The US Army Suspension and Debarment Office has declined to act in 43 such cases, John Sopko, the Special Inspector General for Afghanistan Reconstruction, said on Monday in a letter accompanying a quarterly report to Congress.

“I am deeply troubled that the US military can pursue, attack, and even kill terrorists and their supporters, but that some in the US government believe we cannot prevent these same people from receiving a government contract,” Sopko said.

The 236-page report and Sopko’s summary provide one of the watchdog agency’s most critical appraisals of U.S. performance in helping to build a stable Afghanistan as the Pentagon prepares to withdraw combat troops by the end of next year.

“There appears to be a growing gap between the policy objectives of Washington and the reality of achieving them in Afghanistan, especially when the government must hire and oversee contractors to perform its mission,” said Sopko, whose post was mandated by Congress.

The US has 60,000 troops in Afghanistan, with plans to reduce the number to 34,000 by February. President Obama hasn’t decided how many to keep in the country after next year to train Afghan forces and engage in anti-terrorist missions.

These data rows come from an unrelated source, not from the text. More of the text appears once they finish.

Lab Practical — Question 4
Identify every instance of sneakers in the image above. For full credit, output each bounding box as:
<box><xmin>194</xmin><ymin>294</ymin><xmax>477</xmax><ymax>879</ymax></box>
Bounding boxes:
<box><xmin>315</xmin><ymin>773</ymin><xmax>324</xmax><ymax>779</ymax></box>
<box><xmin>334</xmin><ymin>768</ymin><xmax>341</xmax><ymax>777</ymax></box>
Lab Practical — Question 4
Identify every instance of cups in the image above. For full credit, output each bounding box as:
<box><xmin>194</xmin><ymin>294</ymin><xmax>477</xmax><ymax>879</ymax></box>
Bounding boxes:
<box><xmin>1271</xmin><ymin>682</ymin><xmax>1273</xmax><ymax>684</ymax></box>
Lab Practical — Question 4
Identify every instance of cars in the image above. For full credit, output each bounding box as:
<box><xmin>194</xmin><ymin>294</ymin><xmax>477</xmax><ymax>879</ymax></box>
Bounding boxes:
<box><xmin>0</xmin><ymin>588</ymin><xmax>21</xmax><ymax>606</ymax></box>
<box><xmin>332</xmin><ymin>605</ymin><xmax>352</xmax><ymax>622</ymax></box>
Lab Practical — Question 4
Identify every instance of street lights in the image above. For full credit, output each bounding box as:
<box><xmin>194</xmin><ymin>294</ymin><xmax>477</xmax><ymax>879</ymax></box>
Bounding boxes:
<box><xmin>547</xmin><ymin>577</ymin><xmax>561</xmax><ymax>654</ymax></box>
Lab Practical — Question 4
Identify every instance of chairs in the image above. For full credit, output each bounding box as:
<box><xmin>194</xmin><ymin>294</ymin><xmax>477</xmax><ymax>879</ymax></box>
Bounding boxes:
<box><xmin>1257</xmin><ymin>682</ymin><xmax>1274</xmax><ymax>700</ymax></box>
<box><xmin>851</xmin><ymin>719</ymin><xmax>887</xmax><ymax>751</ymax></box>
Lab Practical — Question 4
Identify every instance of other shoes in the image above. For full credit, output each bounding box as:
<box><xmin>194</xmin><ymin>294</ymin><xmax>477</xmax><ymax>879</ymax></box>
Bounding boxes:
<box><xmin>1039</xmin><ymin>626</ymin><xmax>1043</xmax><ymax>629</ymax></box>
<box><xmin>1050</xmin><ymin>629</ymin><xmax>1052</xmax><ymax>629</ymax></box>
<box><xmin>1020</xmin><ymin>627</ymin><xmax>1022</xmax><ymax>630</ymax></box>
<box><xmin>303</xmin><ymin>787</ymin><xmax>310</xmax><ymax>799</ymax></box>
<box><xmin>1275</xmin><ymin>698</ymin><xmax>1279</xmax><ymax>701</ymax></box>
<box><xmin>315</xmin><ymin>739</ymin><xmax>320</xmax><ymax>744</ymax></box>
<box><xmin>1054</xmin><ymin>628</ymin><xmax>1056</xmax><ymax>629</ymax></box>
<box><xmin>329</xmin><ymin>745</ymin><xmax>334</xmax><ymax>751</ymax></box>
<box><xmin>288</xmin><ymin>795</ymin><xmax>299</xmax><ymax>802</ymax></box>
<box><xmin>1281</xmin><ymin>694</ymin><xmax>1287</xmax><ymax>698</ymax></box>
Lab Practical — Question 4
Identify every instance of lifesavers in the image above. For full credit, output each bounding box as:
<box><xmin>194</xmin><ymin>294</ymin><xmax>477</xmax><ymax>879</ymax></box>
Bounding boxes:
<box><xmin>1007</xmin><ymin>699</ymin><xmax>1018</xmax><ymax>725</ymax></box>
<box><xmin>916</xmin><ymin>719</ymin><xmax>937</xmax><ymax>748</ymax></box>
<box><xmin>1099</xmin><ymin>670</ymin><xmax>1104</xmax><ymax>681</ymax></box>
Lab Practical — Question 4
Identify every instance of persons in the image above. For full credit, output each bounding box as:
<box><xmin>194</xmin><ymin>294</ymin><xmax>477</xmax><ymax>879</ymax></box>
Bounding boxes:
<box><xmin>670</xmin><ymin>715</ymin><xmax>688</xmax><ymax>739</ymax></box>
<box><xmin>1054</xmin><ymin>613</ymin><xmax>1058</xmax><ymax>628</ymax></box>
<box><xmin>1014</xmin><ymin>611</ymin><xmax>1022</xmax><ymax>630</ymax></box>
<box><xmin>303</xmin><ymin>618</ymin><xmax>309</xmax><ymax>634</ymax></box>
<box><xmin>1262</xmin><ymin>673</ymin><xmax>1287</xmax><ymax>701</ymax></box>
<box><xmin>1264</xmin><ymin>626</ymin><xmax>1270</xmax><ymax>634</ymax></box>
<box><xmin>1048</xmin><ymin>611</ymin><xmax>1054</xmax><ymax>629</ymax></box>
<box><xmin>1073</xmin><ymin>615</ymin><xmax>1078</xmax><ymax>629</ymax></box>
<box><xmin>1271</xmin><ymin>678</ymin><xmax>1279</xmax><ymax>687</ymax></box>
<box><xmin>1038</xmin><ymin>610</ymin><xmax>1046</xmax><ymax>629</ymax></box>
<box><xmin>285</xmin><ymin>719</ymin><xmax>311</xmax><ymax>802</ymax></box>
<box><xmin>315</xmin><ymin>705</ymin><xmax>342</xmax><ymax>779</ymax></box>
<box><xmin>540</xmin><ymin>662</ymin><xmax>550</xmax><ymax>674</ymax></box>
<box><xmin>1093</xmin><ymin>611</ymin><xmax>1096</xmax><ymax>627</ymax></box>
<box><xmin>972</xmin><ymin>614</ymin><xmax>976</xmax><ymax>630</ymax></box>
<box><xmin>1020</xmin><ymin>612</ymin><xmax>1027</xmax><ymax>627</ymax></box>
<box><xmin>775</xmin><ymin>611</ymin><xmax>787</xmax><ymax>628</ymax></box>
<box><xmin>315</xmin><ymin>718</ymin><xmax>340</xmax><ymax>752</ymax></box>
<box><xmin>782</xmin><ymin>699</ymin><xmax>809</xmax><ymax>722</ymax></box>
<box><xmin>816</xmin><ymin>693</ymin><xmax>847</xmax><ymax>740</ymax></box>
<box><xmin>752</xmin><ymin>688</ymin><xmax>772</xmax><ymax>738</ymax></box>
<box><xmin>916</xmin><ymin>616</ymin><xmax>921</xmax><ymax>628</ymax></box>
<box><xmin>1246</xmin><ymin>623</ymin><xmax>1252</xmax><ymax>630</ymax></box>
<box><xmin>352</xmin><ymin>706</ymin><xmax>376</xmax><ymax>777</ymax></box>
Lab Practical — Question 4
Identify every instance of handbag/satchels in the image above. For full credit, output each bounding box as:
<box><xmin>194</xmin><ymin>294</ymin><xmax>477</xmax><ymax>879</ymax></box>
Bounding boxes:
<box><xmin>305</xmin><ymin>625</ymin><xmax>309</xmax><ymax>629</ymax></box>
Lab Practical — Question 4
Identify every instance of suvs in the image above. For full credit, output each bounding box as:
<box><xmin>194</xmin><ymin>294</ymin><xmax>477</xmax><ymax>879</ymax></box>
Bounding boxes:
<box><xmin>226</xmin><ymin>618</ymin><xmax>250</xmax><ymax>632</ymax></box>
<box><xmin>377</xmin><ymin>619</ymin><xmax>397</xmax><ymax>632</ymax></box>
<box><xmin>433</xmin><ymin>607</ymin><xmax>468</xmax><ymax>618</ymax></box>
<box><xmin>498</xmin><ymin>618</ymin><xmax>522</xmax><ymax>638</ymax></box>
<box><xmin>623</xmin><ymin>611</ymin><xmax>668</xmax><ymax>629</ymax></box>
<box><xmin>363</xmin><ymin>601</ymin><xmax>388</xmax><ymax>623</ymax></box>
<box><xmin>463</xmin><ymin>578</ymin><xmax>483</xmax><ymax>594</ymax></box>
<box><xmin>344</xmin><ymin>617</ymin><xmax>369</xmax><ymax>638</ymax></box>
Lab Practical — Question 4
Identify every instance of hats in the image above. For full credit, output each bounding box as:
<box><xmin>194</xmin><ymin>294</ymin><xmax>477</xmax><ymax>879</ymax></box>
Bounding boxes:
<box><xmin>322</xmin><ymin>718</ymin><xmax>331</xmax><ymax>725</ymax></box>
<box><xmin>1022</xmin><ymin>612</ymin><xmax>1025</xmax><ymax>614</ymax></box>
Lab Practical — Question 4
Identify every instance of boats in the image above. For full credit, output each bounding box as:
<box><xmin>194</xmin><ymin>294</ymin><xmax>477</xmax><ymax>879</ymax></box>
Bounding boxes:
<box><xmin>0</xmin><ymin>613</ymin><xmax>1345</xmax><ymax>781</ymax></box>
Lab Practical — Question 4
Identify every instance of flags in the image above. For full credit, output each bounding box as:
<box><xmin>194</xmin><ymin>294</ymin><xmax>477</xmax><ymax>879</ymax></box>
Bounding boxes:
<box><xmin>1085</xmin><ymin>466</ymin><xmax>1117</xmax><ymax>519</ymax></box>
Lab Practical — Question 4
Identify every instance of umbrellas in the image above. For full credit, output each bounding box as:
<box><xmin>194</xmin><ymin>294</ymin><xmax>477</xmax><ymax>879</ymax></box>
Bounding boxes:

Sopko expressed pessimism that the US can maintain effective oversight of billions of dollars in reconstruction spending as forces are withdrawn. The Obama administration has requested $10.7 billion in such funding for fiscal 2014 to cover projects from improving local government to building roads and schools. “Unless the US government improves its contract-oversight policies and practices, far too much will be wasted,” Sopko wrote.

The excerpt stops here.